**Zitierter Text:**
Bild: Hier will man sich nicht in die autonome Bilanz einrechnen lassen: Verbar…
BERLIN/HAMBURG taz | Was wird das wohl jetzt wieder gekostet haben? Es ist
Samstagnachmittag, vor der Walpurgisnacht im Hamburg. Und hier in der
Bernhard-Nocht-Straße am Astraturm sind gerade Steine auf dieses
umstrittene Symbol der Stadtumwandlung geflogen. Farbflecken an den
Glasfassaden, eine Scheibe ging zu Bruch, Scherben liegen umher. Und
gegenüber brennt ein Auto der Bundeswehr.
Diese Fenster, dieses Auto sind der kleine Teil eines großen Geschäfts. Es
ist das Geschäft mit dem Randalewert. Und es scheint, als bekäme es eine
neue Bedeutung. Denn während in Berlin autonome Gruppen stolz die Summen
ihrer Demolierungen zusammenrechnen, hat in Hamburg auch ein Investor
entdeckt, welche Produktivkräfte die Kosten der Zerstörung haben können.
Sein Name ist Hansmartin Kretschmer. Und sein Geschäft ist nicht einfach.
Kretschmer besitzt etwas, das umso mehr wert ist, desto größer der Streit
darum wird. Das Grundstück, auf dem die berühmte Rote Flora steht, ein
Kulturzentrum, das seit 21 Jahren besetzt ist. Es ist ein autonomer Raum
und ein Symbol, für das in der Walpurgisnacht am Wochenende wieder tausende
Menschen in Hamburg auf die Straße gingen, für das einige auch zu den
Steinen griffen. Kretschmer will es verkaufen. Und er würde sicher einiges
darum geben, den Randalewert dieses Wochenendes zu erfahren.
"Für jede Räumung eine passende Antwort: Eine Million Sachschaden." Das
steht auf einem Plakat, das die autonome Szene in Berlin derzeit verteilt.
Es ist eine süffisante Provokation: Darauf zu sehen ist, freundlich
lächelnd, der berühmte Fuchs der Bausparkasse Schwäbisch Hall, auf seinem
gelben T-Shirt rote Ziegelsteine. "Autonome Gruppen - auf diese Steine
können sie bauen", steht dabei.
## Die Rechnung ging auf
Zunehmend zelebriert die linksautonome Szene die Kosten, die durch ihre
Ausschreitungen entstehen. Nachdem die Berliner Polizei im Februar das
besetzte Haus in der Liebigstraße 14 geräumt hatte, schlug die Szene in der
Nacht mit der Eine-Million-Euro-Kampagne zurück. Niemand musste daran
zweifeln, dass die Drohung aufging: Autonome schlugen die Scheiben von
Banken ein, demolierten Laternen, Bushaltestellen, Autos. Das Poster feiert
die Zerstörung. Und es beziffert sie.

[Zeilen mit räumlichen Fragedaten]

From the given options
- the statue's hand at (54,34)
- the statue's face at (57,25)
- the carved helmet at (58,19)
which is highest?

**Aufgaben:**
**1.** Welche Dinge demolierten oder beschädigten Autonome laut dem zitierten Text nach der Räumung des Hauses in der Liebigstraße 14? Zähle alle auf.
**2.** Schreibe die Passage des zitierten Texts zwischen „## Die Rechnung“ und „es beziffert sie.“ einschließlich dieser beiden Stellen wortgetreu ab.

**Lösungen:**
**1.** Scheiben von Banken, Laternen, Bushaltestellen, Autos

**2.**
## Die Rechnung ging auf
Zunehmend zelebriert die linksautonome Szene die Kosten, die durch ihre
Ausschreitungen entstehen. Nachdem die Berliner Polizei im Februar das
besetzte Haus in der Liebigstraße 14 geräumt hatte, schlug die Szene in der
Nacht mit der Eine-Million-Euro-Kampagne zurück. Niemand musste daran
zweifeln, dass die Drohung aufging: Autonome schlugen die Scheiben von
Banken ein, demolierten Laternen, Bushaltestellen, Autos. Das Poster feiert
die Zerstörung. Und es beziffert sie.